# Deep Tracks - Simon & Garfunkel - "Bridge Over Troubled Water"



## Guest (Sep 15, 2018)

View attachment 107869


Please *choose up to eight selections* for this particular poll.

On all polls created if you click on the number of votes following the song title the username of all voters and their chosen selections will appear.

The tunes themselves will be found below the poll itself as links rather than as embedded videos due to bandwidth issues for those who wish to reacquaint themselves with a tune that may have receded a bit too far into the past to be remembered with the clarity that came when they were first released...

Next up is - Simon & Garfunkel - "Bridge Over Troubled Water"

"Bridge over Troubled Water" is the fifth and final studio album by American folk rock duo Simon & Garfunkel, released in January 1970 on Columbia Records.

Following the duo's soundtrack for The Graduate, Art Garfunkel took an acting role in the film Catch-22, while Paul Simon worked on the songs, writing all tracks except Felice and Boudleaux Bryant's "Bye Bye Love" (previously a hit for the Everly Brothers).

With the help of producer Roy Halee, the album followed a similar musical pattern as their "Bookends", partly abandoning their traditional style to incorporate elements of rock, R&B, gospel, jazz, world music, pop and other genres. It was described as their "most effortless record and their most ambitious".

Despite numerous accolades, the duo decided to split up, and parted company later in 1970; Garfunkel continued his film career, while Simon worked intensely with music.

Both artists released solo albums in the following years. Bridge includes two of the duo's most critically acclaimed and commercially successful songs, "Bridge over Troubled Water" and "The Boxer", which were listed on Rolling Stone's "500 Greatest Songs of All Time".

Critically and commercially successful, the album topped the charts in over ten countries and received two Grammy Awards, plus four more for the title song. It sold around 25 million records and was ranked on several lists, including at number 51 on Rolling Stone's "500 Greatest Albums of All Time".

As Simon and Garfunkel were working busily on recording, they had to decline invitations to perform, including at the Woodstock Festival.

"Bridge over Troubled Water" charted in over 11 countries, topping the charts in 10 countries, including the US Billboard 200 and the UK Albums Chart.

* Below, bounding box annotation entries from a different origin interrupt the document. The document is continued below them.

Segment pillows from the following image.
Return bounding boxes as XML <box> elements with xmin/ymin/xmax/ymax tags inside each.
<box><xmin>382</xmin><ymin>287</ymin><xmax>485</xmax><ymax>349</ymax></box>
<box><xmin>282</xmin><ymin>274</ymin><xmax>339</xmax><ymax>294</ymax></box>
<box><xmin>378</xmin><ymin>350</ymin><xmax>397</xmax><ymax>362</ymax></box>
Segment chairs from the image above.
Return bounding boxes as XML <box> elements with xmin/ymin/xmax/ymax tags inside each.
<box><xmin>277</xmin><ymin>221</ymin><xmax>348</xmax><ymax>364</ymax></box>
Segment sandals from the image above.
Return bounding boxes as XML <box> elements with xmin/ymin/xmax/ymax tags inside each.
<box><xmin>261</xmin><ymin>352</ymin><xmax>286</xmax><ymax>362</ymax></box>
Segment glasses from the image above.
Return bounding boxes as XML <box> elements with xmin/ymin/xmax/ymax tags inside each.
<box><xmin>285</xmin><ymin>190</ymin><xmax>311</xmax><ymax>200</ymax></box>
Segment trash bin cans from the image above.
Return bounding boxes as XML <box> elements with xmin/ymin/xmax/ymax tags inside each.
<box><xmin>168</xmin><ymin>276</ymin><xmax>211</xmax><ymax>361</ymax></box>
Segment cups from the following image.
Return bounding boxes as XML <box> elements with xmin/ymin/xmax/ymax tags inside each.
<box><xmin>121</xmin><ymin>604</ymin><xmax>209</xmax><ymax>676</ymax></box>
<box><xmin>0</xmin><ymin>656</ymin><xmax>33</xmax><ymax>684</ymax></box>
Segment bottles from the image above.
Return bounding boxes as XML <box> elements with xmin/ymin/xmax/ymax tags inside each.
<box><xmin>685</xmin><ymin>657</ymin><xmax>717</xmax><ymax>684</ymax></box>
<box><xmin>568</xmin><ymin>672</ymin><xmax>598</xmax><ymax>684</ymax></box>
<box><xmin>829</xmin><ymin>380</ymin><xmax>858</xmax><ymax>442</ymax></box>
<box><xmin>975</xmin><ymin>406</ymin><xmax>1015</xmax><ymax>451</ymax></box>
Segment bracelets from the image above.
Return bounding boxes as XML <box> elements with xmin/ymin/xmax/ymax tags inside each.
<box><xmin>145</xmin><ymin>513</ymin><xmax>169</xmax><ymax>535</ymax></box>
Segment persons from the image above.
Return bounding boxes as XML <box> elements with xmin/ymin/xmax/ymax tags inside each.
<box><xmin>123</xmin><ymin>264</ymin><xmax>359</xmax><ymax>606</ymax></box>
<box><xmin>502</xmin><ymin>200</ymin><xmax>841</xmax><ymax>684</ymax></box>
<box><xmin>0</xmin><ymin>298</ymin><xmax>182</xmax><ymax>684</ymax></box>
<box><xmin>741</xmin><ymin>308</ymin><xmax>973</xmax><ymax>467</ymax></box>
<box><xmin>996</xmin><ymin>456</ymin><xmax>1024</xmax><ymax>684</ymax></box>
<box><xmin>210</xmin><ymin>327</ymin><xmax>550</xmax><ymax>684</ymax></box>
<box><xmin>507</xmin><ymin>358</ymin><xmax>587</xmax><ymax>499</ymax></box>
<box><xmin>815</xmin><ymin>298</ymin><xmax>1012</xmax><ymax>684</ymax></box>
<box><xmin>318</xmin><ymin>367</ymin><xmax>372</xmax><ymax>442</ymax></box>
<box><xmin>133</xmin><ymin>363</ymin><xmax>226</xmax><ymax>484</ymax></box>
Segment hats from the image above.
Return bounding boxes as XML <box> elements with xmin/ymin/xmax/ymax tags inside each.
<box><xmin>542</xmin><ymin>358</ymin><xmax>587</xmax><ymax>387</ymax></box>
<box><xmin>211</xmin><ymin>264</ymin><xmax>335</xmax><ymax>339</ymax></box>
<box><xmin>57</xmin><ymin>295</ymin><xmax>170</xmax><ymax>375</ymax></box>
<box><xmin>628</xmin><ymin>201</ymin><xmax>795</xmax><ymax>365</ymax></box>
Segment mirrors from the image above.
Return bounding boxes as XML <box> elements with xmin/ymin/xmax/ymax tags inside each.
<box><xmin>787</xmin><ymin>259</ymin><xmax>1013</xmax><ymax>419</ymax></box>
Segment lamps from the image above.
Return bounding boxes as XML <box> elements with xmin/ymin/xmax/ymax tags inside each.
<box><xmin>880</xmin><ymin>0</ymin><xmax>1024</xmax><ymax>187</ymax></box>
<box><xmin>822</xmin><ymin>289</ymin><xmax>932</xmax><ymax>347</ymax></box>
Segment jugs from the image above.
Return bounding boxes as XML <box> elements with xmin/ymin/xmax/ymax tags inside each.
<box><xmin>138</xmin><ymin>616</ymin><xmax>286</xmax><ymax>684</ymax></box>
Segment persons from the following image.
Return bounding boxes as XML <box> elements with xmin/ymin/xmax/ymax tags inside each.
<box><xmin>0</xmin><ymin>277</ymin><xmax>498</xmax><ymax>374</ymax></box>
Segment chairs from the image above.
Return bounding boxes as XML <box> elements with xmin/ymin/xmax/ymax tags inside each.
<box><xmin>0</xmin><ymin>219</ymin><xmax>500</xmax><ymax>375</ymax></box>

It was the best-selling album in 1970, 1971 and 1972 and was at that time the best-selling album of all time. It remained CBS Records' best-selling album until the release of Michael Jackson's "Thriller" in 1982. The album topped the Billboard 200 charts for 10 weeks and stayed on the charts for 85 weeks.

"Bridge over Troubled Water" received widely positive critical reception. The record was both criticized and lauded for its individual sound that incorporated genres ranging from rock, R&B, gospel and jazz to world music and pop.

The album won a Grammy Award for Album of the Year, as well as for Best Engineered Recording, while its title track won the Grammy Award for Record of the Year, Song of the Year, Contemporary Song of the Year and the Instrumental Arrangement of the Year in 1971.

"Bridge over Troubled Water" was nominated at the first Brit Awards for Best International Album and its title track for Best International Single in 1977.

In 2003, it was ranked at  No. 51 on Rolling Stone's "500 Greatest Albums of All Time".

Source: https://en.wikipedia.org/wiki/Bridge_over_Troubled_Water

Your commentary on any and every aspect of the album and especially any memories reawakened as a result of the poll is welcomed.


----------



## Art Rock (Nov 28, 2009)

This was my very first LP record, bought shortly after it was released. I was 13, and I loved El condor pasa - which I now regard as the weakest track.

Some of their best songs here, such as The only living boy, So long FLW, and The boxer.


----------



## Guest (Sep 15, 2018)

"*Bridge Over Troubled Water*" -






"*El Cóndor Pasa (If I Could)* -






"*Cecilia*" -






"*Keep the Customer Satisfied*" -






"*So Long, Frank Lloyd Wright*" -






"*The Boxer*" -






"*Baby Driver*" -






"*The Only Living Boy in New York*" -






"*Why Don't You Write Me*" -






"*Bye Bye Love*" -






"*Song for the Asking*" -


----------



## Belowpar (Jan 14, 2015)

Art Rock said:


> This was my very first LP record, bought shortly after it was released.
> 
> Some of their best songs here, such as The only living boy, So long FLW, and The boxer.


Saved me typing.

Only to add: Simon said he contacted Stax to see if they wanted to record Bridge over Troubled Water as he felt they could make the most of it?

Stax were heading for financial trouble and work came back Booker T would do it if CBS would pay them $10K upfront.

So PS contacted Roy Halee and said lets go into the studio.


----------



## starthrower (Dec 11, 2010)

One of the best Swan Songs by any band!


----------



## Colin M (May 31, 2018)

Tom catch your plane ride on time... Art heading back to Mexico to pursue his dream as an actor in Catch 22. I know your part will go fine... beautiful exposition of the end of the thing that they had begun leaving Paul the only living boy in New York City...


----------



## Metairie Road (Apr 30, 2014)

"*I get the news I need from the weather report*"

A fine tribute to Meteorologists everywhere. News you can trust.

Best wishes
Metairie Road


----------



## Colin M (May 31, 2018)

Half of the time we don’t know where and we don’t know where/when... let your honesty shine shine shine ... like it shines on me. Tom get your plane ride on time 

I love this album so very much for the confidence it expressed about the future as one leaves a certain comfortable past.


----------



## Phil loves classical (Feb 8, 2017)

The only song I like on this album is So Long Frank Lloyd Wright. I prefer their earlier stuff.


----------